I try to use vision and values to guide my life. Some of the visions are as simple as “I think I’d enjoy wearing a pair of blue shoes.” Some have been a little more involved: walk away from a career and see what comes; consider giving up complete independence and partner with one or more of our adult children on future living arrangements; start a new business, then another, then expand even more.
I’ve carried out each of those visions and they are all still in process (and I have blue shoes!). My businesses have kept expanding and my travel requirements (and joys!) have continued to expand. I travel from small to medium-sized towns to work at each office.
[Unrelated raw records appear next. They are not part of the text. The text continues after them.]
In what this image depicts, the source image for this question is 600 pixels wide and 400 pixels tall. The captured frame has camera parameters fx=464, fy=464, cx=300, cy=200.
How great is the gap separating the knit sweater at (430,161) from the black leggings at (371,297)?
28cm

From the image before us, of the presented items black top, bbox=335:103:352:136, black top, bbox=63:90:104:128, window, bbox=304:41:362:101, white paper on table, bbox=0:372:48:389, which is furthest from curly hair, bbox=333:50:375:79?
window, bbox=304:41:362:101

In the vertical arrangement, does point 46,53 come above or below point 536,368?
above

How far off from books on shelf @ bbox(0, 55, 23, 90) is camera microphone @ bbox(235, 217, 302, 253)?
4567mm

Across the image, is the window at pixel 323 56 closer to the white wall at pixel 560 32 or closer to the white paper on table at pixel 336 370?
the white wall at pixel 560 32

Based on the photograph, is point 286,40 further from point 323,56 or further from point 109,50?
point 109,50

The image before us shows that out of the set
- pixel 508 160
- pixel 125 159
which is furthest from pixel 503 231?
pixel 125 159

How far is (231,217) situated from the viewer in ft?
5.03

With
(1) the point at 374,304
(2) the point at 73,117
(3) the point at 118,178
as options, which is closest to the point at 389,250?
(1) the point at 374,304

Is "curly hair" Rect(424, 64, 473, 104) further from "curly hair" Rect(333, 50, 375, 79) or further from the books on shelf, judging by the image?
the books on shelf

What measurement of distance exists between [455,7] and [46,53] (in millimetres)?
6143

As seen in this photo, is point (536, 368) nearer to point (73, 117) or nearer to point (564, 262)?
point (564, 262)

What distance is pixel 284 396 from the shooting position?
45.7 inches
I had a vision one or two years ago that traveling in a small motor home could be so much easier—no more carrying a suitcase, no more finding a restaurant for every meal, no more driving 42-90 miles for a hotel (I work in a natural disaster zone and hotel rooms are hard to come by.) We had a little footwork to do and we did it, but then we stopped.
Every Friday morning my partner, Suzanne, and I review our values, visions, goals, and action items. For about six months the RV came up as “Nope, didn’t do it again.” Then we would move on with our list. For reasons I don’t know, on Friday, September 20, 2019, we noticed that we had never taken any action on looking into RVs. We scheduled Monday, 9/23/19 to get into action. By that afternoon we had our RV.
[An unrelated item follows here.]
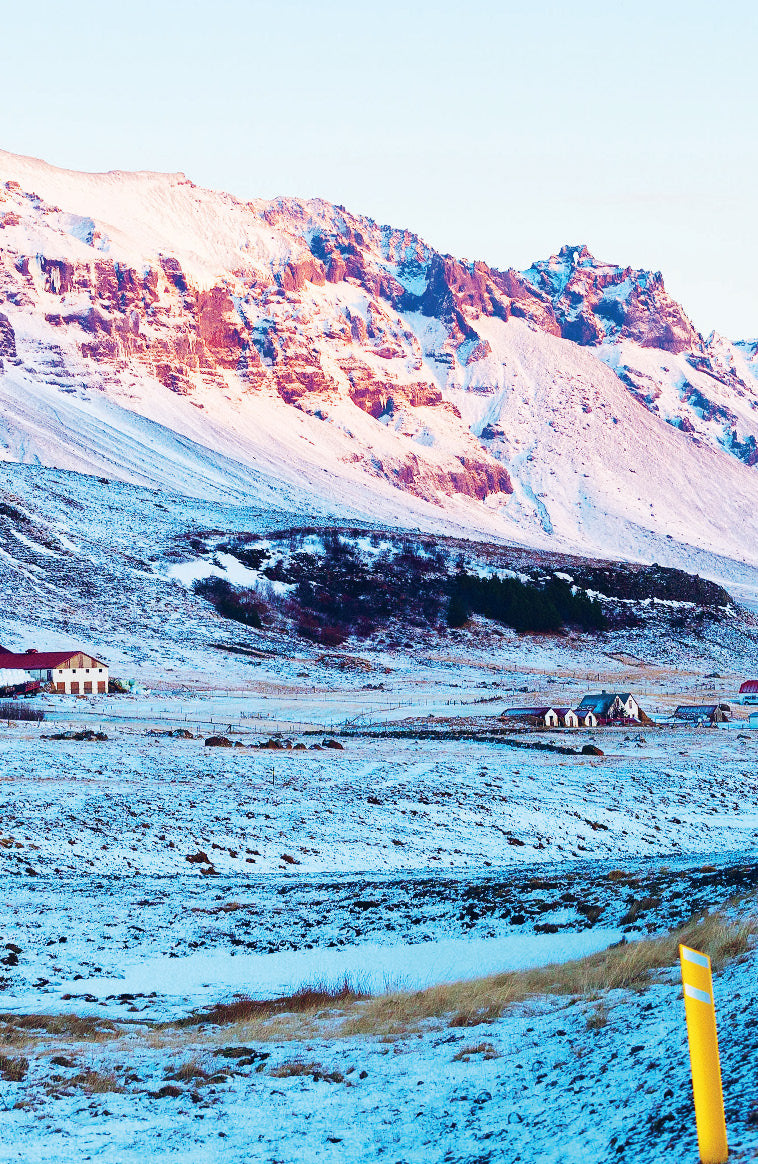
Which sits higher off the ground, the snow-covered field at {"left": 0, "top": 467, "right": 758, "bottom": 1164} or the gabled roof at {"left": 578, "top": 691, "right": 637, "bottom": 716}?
the snow-covered field at {"left": 0, "top": 467, "right": 758, "bottom": 1164}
What changed? Scheduling. We had never scheduled the vision of actually owning an RV. It started me wondering how often that happens: the underuse of scheduling of visions.
Quite some time back I stopped saying when I wanted “X.” I had noticed that I almost always got what I envisioned, so what did “when” matter? I like knowing that it’s coming and waiting in curious, excited observation of how and when, but I’m realizing now that there are visions that it’s most effective to schedule. (I always respond to new a new vision by creating a financial category, but I don’t always include a timeline.)
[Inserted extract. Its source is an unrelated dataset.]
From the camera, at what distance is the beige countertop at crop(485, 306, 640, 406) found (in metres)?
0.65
The underuse of scheduling of visions.
This idea strikes me as so important! It could be because I’m getting older and time no longer seems infinite, but I think it’s something beyond an awareness of aging. I’ve asked myself if there are reasons to not fulfill visions and, so far, I’ve come up with these thoughts:
—Each Vision fulfillment brings with it new responsibilities;
—Each Vision fulfillment brings monetary, time, mental, and emotional costs;
—Each fulfillment of a Vision is potentially life-changing (and I’m normal enough to harbor a few whines about having to deal with change.) Maybe not scheduling a Vision is a slippery way of not dealing with change;
—to schedule a Vision means risking not getting it.
This new conversation has me AWAKE! I’m asking myself if I have other Visions to schedule and if I’m willing to do that scheduling. I’ve written a new prayer based on an old prayer and I’m praying it regularly:
Divine, grant me the Serenity to embrace the Visions that come to me and the wisdom to know when it’s my job to schedule fulfilling a Vision.
Do you have any unfulfilled visions? Fill free to use my prayer. Maybe, as was true about my RV, you’re only one scheduled event away from fulfillment!